The reply should return the data in full, exactly as written.

*** Opening EXCERPTED DATA ***

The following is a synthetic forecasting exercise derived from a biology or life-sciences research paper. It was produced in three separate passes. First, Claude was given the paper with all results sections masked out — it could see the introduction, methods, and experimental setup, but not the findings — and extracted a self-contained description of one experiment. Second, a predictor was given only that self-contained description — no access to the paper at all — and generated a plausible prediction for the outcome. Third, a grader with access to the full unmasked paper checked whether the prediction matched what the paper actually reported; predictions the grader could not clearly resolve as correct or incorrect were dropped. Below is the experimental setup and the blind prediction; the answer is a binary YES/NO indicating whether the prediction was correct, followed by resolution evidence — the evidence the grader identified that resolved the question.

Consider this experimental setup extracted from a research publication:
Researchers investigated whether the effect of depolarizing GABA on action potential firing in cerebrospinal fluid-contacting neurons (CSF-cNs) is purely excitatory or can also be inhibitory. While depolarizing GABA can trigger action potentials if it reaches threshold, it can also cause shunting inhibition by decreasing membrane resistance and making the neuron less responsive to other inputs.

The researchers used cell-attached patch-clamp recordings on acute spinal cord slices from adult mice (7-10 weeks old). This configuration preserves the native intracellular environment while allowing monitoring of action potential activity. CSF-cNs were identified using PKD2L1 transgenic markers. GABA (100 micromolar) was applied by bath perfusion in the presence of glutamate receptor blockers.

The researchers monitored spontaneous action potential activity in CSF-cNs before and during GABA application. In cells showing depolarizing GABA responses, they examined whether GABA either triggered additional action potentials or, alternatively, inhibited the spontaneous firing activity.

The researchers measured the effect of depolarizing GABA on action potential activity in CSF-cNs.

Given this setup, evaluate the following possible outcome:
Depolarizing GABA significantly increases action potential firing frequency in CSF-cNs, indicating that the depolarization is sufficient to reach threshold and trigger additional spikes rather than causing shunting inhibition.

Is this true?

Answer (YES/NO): NO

*** Closing EXCERPTED DATA ***

RESPONSE TO THE EXERCISE »
The following is a synthetic forecasting exercise derived from a biology or life-sciences research paper. It was produced in three separate passes. First, Claude was given the paper with all results sections masked out — it could see the introduction, methods, and experimental setup, but not the findings — and extracted a self-contained description of one experiment. Second, a predictor was given only that self-contained description — no access to the paper at all — and generated a plausible prediction for the outcome. Third, a grader with access to the full unmasked paper checked whether the prediction matched what the paper actually reported; predictions the grader could not clearly resolve as correct or incorrect were dropped. Below is the experimental setup and the blind prediction; the answer is a binary YES/NO indicating whether the prediction was correct, followed by resolution evidence — the evidence the grader identified that resolved the question.

Consider this experimental setup extracted from a research publication:
Researchers investigated whether the effect of depolarizing GABA on action potential firing in cerebrospinal fluid-contacting neurons (CSF-cNs) is purely excitatory or can also be inhibitory. While depolarizing GABA can trigger action potentials if it reaches threshold, it can also cause shunting inhibition by decreasing membrane resistance and making the neuron less responsive to other inputs.

The researchers used cell-attached patch-clamp recordings on acute spinal cord slices from adult mice (7-10 weeks old). This configuration preserves the native intracellular environment while allowing monitoring of action potential activity. CSF-cNs were identified using PKD2L1 transgenic markers. GABA (100 micromolar) was applied by bath perfusion in the presence of glutamate receptor blockers.

The researchers monitored spontaneous action potential activity in CSF-cNs before and during GABA application. In cells showing depolarizing GABA responses, they examined whether GABA either triggered additional action potentials or, alternatively, inhibited the spontaneous firing activity.

The researchers measured the effect of depolarizing GABA on action potential activity in CSF-cNs.

Given this setup, evaluate the following possible outcome:
Depolarizing GABA significantly increases action potential firing frequency in CSF-cNs, indicating that the depolarization is sufficient to reach threshold and trigger additional spikes rather than causing shunting inhibition.

Is this true?

Answer (YES/NO): NO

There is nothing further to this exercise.